>> START EXCERPTED DATA

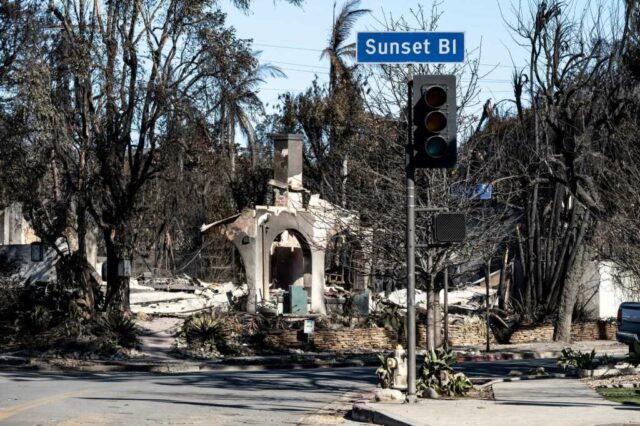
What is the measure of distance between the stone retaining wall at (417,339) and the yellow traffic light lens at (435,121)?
59.2 ft

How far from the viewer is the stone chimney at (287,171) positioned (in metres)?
37.7

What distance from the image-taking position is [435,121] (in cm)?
1392

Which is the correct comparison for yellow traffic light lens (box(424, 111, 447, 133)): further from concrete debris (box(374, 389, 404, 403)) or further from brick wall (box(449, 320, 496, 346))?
brick wall (box(449, 320, 496, 346))

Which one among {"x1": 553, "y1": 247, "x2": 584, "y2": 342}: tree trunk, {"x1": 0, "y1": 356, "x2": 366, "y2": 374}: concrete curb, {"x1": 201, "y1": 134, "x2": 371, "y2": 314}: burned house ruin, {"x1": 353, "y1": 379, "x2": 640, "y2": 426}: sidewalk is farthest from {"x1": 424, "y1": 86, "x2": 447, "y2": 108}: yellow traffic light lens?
{"x1": 201, "y1": 134, "x2": 371, "y2": 314}: burned house ruin

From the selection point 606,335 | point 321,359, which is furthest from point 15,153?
point 606,335

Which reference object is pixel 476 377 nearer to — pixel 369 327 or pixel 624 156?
pixel 624 156

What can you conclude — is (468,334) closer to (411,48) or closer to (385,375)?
(385,375)

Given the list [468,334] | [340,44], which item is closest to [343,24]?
[340,44]

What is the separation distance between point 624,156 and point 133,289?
68.2 ft

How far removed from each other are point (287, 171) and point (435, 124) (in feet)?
80.9

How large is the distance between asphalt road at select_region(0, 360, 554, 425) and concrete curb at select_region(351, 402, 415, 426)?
279mm

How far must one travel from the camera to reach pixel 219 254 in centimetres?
4103

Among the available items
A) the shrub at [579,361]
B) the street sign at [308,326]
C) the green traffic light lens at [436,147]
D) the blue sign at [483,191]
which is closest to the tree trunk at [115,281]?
the street sign at [308,326]

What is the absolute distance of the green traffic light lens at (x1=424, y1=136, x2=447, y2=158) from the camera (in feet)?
Answer: 45.5
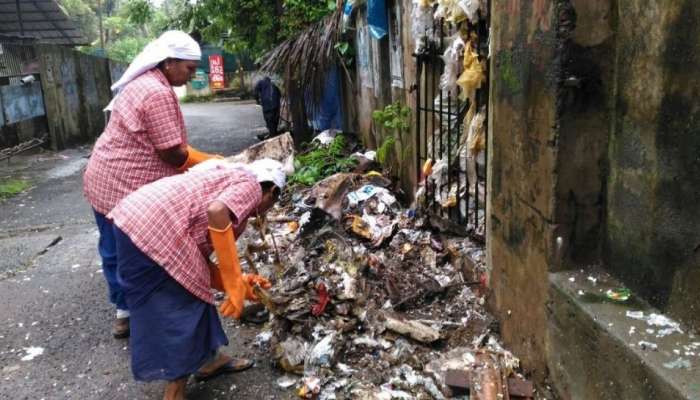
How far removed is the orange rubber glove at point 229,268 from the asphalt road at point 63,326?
1.89 ft

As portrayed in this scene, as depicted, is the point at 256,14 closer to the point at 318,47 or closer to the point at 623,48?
the point at 318,47

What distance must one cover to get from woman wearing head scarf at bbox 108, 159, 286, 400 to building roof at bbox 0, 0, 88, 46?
16680 mm

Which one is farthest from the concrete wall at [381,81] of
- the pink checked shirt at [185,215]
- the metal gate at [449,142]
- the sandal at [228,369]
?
the pink checked shirt at [185,215]

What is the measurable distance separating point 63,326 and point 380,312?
2.20 meters

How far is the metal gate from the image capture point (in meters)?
3.97

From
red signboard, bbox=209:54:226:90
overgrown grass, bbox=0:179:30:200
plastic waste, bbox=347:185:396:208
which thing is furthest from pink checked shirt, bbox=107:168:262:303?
red signboard, bbox=209:54:226:90

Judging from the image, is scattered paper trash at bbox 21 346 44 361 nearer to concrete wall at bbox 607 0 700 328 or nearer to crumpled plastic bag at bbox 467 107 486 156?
crumpled plastic bag at bbox 467 107 486 156

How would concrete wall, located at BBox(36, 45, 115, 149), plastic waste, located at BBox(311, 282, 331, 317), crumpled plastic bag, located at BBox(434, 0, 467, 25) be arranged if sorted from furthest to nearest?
concrete wall, located at BBox(36, 45, 115, 149) < crumpled plastic bag, located at BBox(434, 0, 467, 25) < plastic waste, located at BBox(311, 282, 331, 317)

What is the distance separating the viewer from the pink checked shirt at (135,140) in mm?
3385

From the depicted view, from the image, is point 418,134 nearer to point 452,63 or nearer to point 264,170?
point 452,63

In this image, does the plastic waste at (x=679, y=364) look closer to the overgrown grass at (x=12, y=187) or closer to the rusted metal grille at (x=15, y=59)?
the overgrown grass at (x=12, y=187)

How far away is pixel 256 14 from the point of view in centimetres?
1127

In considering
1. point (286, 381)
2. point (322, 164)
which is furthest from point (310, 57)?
point (286, 381)

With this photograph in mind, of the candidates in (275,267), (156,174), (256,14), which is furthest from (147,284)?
(256,14)
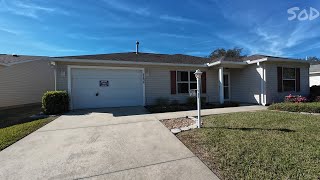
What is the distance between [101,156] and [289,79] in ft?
43.2

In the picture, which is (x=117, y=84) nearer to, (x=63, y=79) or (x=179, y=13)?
(x=63, y=79)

>> END EXCERPTED DATA

WHAT TO DO | Starting at the line that contains "In the picture, which" and ending with the last line of the records, rescale every coordinate in the answers by multiplying it by 0.6 and rounding to whole numbers (halves round up), leaving the requests unchanged. Reproduce only those lines, requests included.

THE RESPONSE |
In the picture, which is (x=117, y=84) nearer to, (x=63, y=79) or (x=179, y=13)?
(x=38, y=47)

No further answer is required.